Arguing for the Bush Administration, Deputy Solicitor General Thomas G. Hungar of the Department of Justice said the government has always maintained that sovereign immunity bars US courts from adjudicating pre-1976 expropriation claims. Suits against foreign sovereigns "are frequently sources of friction," Mr Hungar said, and should be addressed diplomatically.

But while some of the justices raised issues of international reciprocity, Justice Stephen G. Breyer asked whether the FSIA could still permit a lawsuit despite foreign policy issues. "Where am I wrong in thinking there is no real foreign policy concern here?" he said. He asked why the State Department could not just file a "statement of interest" telling courts to "stay out" of a case where there was a "big foreign policy matter" being worked out in other forums rather than barring such lawsuits as a jurisdictional matter.

Mr Hungar said that this course of action could lead to claims against "countless foreign countries," citing current lawsuits in the US against Japan and Poland.

But Mrs Altmann's lawyer, E. Randol Schoenberg of Burris & Schoenberg, Los Angeles, told the court his case would not open US courts to such suits.

Justice David H. Souter cited the government's concern about foreign relations embarrassment. Chief Justice William H. Rehnquist asked Mr Schoenberg if those foreign relations concerns were not "conclusive." Justice Breyer asked if US courts should adjudicate expropriation claims from "all over the world."

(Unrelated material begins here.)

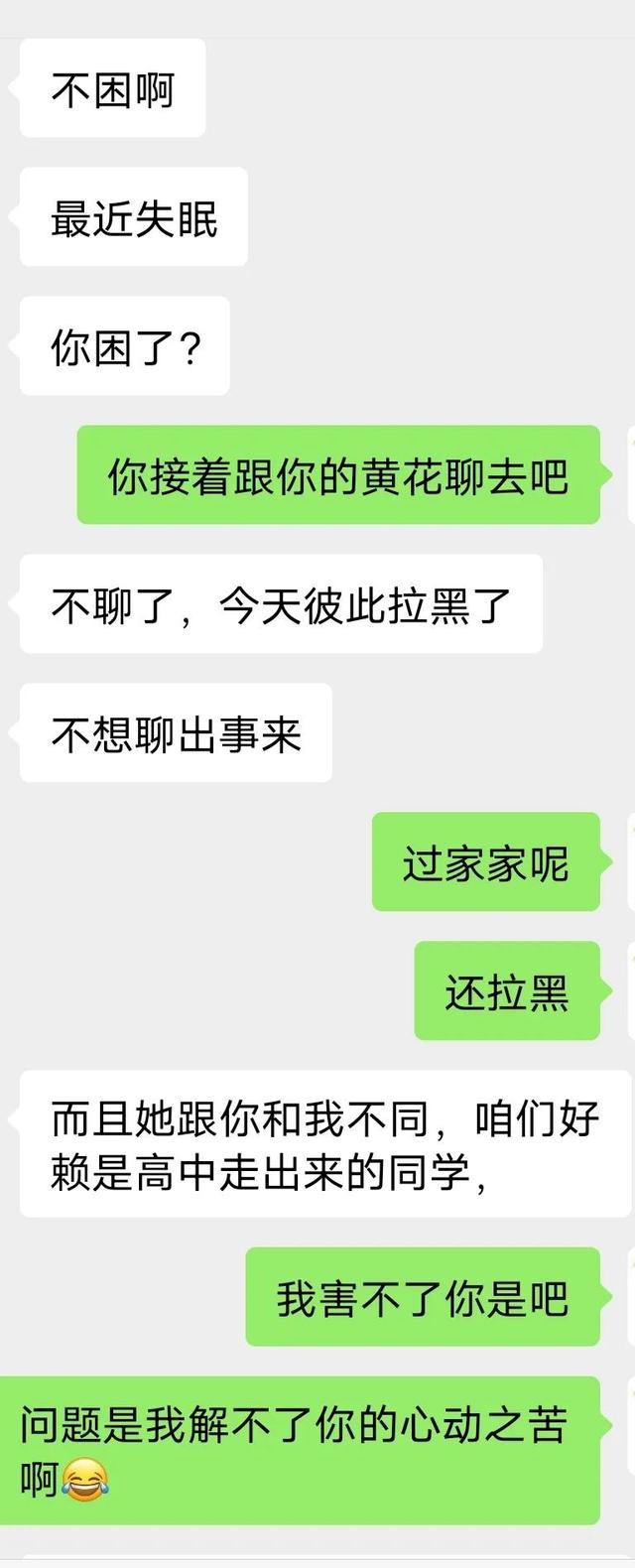[微信云凤凰语音群发]，和初恋怎么聊微信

But Mr Schoenberg said other suits would be barred, by time limits, defenses of inconvenient forum and interference with treaties, and the "Act of State" doctrine, under which US courts cannot rule on actions taken by foreign sovereigns within their own territory. Austria has not claimed the Act of State defense in this case. Under the Austrian State Treaty, Schoenberg added, "Austria must return property taken from Jewish families in the Nazi era."

By the argument's close, it appeared to some that while the justices had asked close questions of Austria's lawyer, and listened respectfully to the attorney for the US, some of the justices seemed to be collaborating with Mr Schoenberg in addressing the thorny problem of how to balance foreign relations concerns with allowing such a lawsuit.
Others flatly predict that the Court will never allow the case to go forward given US executive branch concerns.

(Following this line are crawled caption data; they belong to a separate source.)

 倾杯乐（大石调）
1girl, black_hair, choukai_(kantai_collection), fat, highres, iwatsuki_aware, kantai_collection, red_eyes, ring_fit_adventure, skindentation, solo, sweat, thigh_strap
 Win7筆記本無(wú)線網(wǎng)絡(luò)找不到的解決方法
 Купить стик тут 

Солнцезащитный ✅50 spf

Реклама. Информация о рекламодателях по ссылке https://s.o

When the justices rose, Ruth Bader Ginsberg led the way out the left rear door, followed by Justices Souter and Scalia, neither talking to the other. The nine justices will now meet in closed session to deliberate.

Case history

The art: Six paintings by Gustav Klimt now on view at the Austrian National Gallery (ANG). Their value: Said to be more than $100 million. Former owner: Ferdinand Bloch-Bauer, wealthy Jewish sugar magnate in Vienna. His wife: Adele Bloch-Bauer, famously portrayed in two of the paintings. The will: Adele died in 1923, leaving a will "kindly" asking Ferdinand to give the six Klimts to the ANG on his death. This was not a bequest, Altmann says. The Nazis: Stole the paintings from Ferdinand's home after Austrian annexation in 1938. Ferdinand escaped to Switzerland. And then: Nazis gave two paintings to the ANG, purportedly following Adele's will. Four others were kept or given to Austrian museums. In 1945: Ferdinand died penniless in Switzerland, leaving his property to his heirs. After the war: The ANG cited Adele's will to keep the paintings, despite allegedly possessing an internal letter saying it had no legitimate claim to own them. Austria used export control laws to force emigrating Jews to "donate" art to the nation when they sought the official permits required to take the rest of their collections with them. The lawyer for Ferdinand's heirs, allegedly without authorisation, and anticipating Austrian delay tactics to keep the Klimt paintings, gave all six paintings to the ANG to obtain the permits the family needed to export the rest of Ferdinand's collection.